Wednesday, October 31, 2012

Jesus in an Age of Neoliberalism (Part II) - Le Donne

I just finished chapter two of James G. Crossley's Jesus in an Age of Neoliberalism. I can tell already that I'm going to love about 80% of this book, perhaps more. This is my way of saying that I absolutely love this book so far. Crossley has a nails-scratching-the-chalkboard thing going for him. He tells you right up front that he's going to annoy the hell out you and he doesn't disappoint. I don't happen to mind being annoyed if I'm also entertained once every few pages. I had to force myself to put the book down to pound out a few thoughts. I honestly cannot wait to read his critique of bibliobloggers in chapter three.

A few thoughts on the first chapters:

Crossley swims gracefully from one complicated topic to another. He moves fluidly from power theory, the idea of a "liberal centre", Bart Ehrman, N.T. Wright, economics, popular media, liberation theology, etc. Normally, one might be tempted of accusing an author who attempts such a wide scope of "tinkering" rather than analyzing. The beauty of Crossley's introduction is that he is able to find common cultural threads that tie together conditions that seem disconnected otherwise. My interest is piqued from the start.

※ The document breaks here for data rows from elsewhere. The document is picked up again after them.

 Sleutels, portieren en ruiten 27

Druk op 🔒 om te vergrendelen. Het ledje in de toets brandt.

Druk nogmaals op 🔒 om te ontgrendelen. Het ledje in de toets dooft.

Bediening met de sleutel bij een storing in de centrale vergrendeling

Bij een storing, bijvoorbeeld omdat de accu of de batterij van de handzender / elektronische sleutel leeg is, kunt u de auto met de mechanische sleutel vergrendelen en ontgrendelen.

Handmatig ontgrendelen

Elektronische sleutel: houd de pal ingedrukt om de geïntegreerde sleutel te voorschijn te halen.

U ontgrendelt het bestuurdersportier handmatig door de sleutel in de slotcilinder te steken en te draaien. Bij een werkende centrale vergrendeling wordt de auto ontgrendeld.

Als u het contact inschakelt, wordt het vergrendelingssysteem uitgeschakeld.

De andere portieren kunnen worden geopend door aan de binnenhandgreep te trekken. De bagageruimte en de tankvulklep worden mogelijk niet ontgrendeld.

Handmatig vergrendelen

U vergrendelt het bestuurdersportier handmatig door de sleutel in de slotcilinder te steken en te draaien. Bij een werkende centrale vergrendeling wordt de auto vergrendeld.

Crossley points out that authors who claim to represent a broad scholarly consensus (e.g. Bart Ehrman) tend to juxtapose and exploit fringe scholarship so to allow more mild theses to appear sane by comparison. The payoff here being the point that the "credible centre" is no less a scholarly construct than any other. It might be worth noting that Crossley points to E.P. Sanders, John P. Meier, and Dale C. Allison Jr. as the accepted "centre" construct with in historical Jesus studies.

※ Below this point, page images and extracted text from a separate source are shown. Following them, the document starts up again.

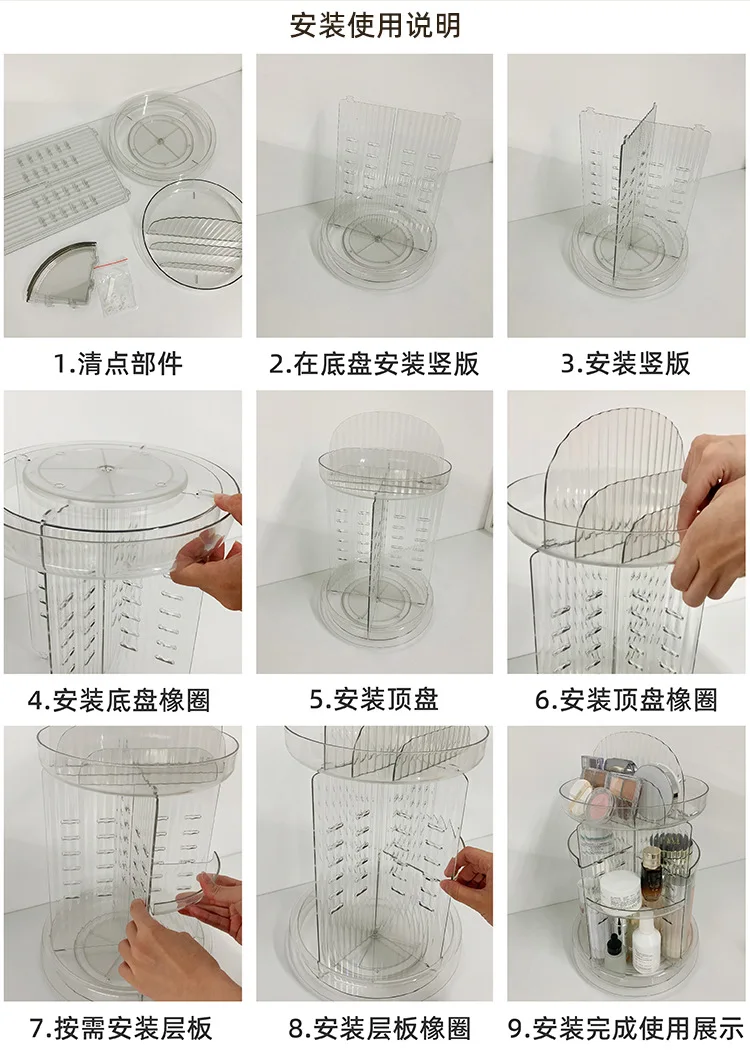 安装使用说明

1.清点部件

2.在底盘安装竖版

3.安装竖版

4.安装底盘橡圈

5.安装顶盘

6.安装顶盘橡圈

7.按需安装层板

8.安装层板橡圈

9.安装完成使用展示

His summary and adaptation of analytic / political philsopher Noam Chomsky is worth reproducing: "Chomsky spoke of what is perceived as the radical left in universities. He argued that it is possible to enter academia and be radical as long as the questions asked remain at least relatively incomprehensible or the dangerous questions of contemporary politics are not systematically addressed head-on and clearly. The scholar may feel like they are not selling-out by acting as, for instance, a Marxist economist, but in reality the individual has been neutralized and can keep working without being much of a danger to anyone. This seems to be a similar process to what is happening with the Jesus-the-radical in scholarship. By pushing criticism of imperialism back to the days of the Romans and Herodians, the effectiveness of criticism of the present has a tendency to be nullified..." p.15 (I'm not checking my work for typos here, so don't copy and paste this).

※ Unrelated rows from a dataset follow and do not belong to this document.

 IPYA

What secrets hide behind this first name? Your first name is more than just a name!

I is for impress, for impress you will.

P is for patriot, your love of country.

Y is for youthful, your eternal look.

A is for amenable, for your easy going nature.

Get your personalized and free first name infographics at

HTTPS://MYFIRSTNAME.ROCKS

I do chafe a bit against his definition and use of "postmodernity" and "postmodernism" in chapter two. See my own take on this topic here. 

If that doesn't work try this:

...more on Crossley coming soon.


1 comment:

  1. It seems common enough for professors to retreat into the ivory tower. And to convey their often radical ideas, only in an obscure tongue that will only be understood by other intellectuals. Thereby avoiding direct confrontation - and action, and any effect in - popular culture, or "the masses."

    But this retreat unfortunately has long left some of the more offensive oversimplifications of fundamentalism and Babbittry unopposed in everyday churches.

    Direct confrontation with popular values is risky; for some time in popular radio (since the days of Limbaugh and Dennis Praeger), many conservatives have been explicitly identifying "professors," higher education, especially a liberal education, as simply part of their opposition. And they long sense began to speak out against education, college, in response. While legislatures began de-funding liberal arts programs.

    So what is the answer?

    I suppose one MIGHT try to find a middle ground between academe and the popular mind; and a polysemic language that might seem to accommodate both. Though finally the logical fallacies of ambiguity and equivocality, are sins in the field of logic. And end up obscuring the point.